M. Fenoll a été usager du CAT [appellation des ESAT à l’époque] La Jouvene pendant près de neuf ans, lorsque le terme de son « usage » est survenu le 16 octobre 2004, placé en arrêt-maladie à partir de cette date et ce, jusqu’au 20 juin 2005. Il avait acquis à cette époque douze jours de congés annuels. Il s’est donc réclamé du paiement d’une contrepartie financière de 945 €, étant ici précisé qu’il a déjà antérieurement bénéficié de cinq semaines de congés annuels payés.

Sur la procédure

Le tribunal d’instance d’Avignon que M. Fenoll avait saisi, a rejeté sa demande en dernier ressort. Il s’est donc pourvu devant la Cour de Cassation. La Cour a alors saisi la Cour de Justice de l’Union Européenne (CJUE) afin de l’interroger alors que la résolution du litige était conditionnée par l’interprétation d’une norme de l’Union Européenne. C’est le process de la question préjudicielle posée.

Le cœur des deux questions ainsi posées était le suivant :

  1. L’article 3 de la Directive 89/391, à laquelle renvoie les dispositions de l’article premier de la directive 2003/88 qui ont déterminé le champ d’application, doit-il être interprété en ce sens qu’une personne admise dans un CAT peut être qualifié de travailleur au sens dudit article 3
  2. Une personne telle que celle décrite à la première question peut-elle se prévaloir directement des droits qu’elle tient de la charte pour obtenir des droits à congés payés si la réglementation nationale ne prévoit pas qu’elle bénéficie de tel droit est le juge national doit-il, pour garantir le plein effet de ce droit, laisser inappliquées toutes dispositions de droit national contraire ?

C’est ainsi que la CJUE a apprécié que le statut de « travailleur » devait être reconnu pour une personne admise dans un CAT et ce, en se fondant sur le fait que le juge national doit notamment vérifier si les prestations effectivement accomplies par l’intéressé sont susceptibles d’être considérées comme relevant normalement du marché de l’emploi. Elle a pour ce faire examiné en détail les activités de M. Fenoll et considéré qu’elles ne sont pas créées dans le but de procurer une occupation, le cas échéant dérivative, aux intéressés. La Cour a aussi précisé que ces activités, bien qu’adaptées aux capacités des personnes concernées, présentent une certaine utilité économique. En revanche, M. Fenoll a été privé de toute contrepartie financière et donc de ses congés payés autrefois servis du fait du défaut d’entrée en vigueur du Traité de Lisbonne et de la charte qu’il visait.

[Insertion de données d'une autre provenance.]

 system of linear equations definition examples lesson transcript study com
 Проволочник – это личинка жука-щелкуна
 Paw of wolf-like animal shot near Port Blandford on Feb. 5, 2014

C’est donc dire que l’usager d’un ESAT est aujourd’hui bel et bien reconnu comme s’agissant d’un travailleur, mais les droits du salarié ne lui sont toujours pas accordés. Le statut de l’usager d’un ESAT reste en effet sui generis. Il lui reste donc propre, sans raison particulière, ce qui l’expose à de multiples risques. Pourtant, le salarié demeure défini comme s’agissant d’une personne qui s’engage à exécuter un travail, pour le compte d’un employeur, en contrepartie d’une rémunération.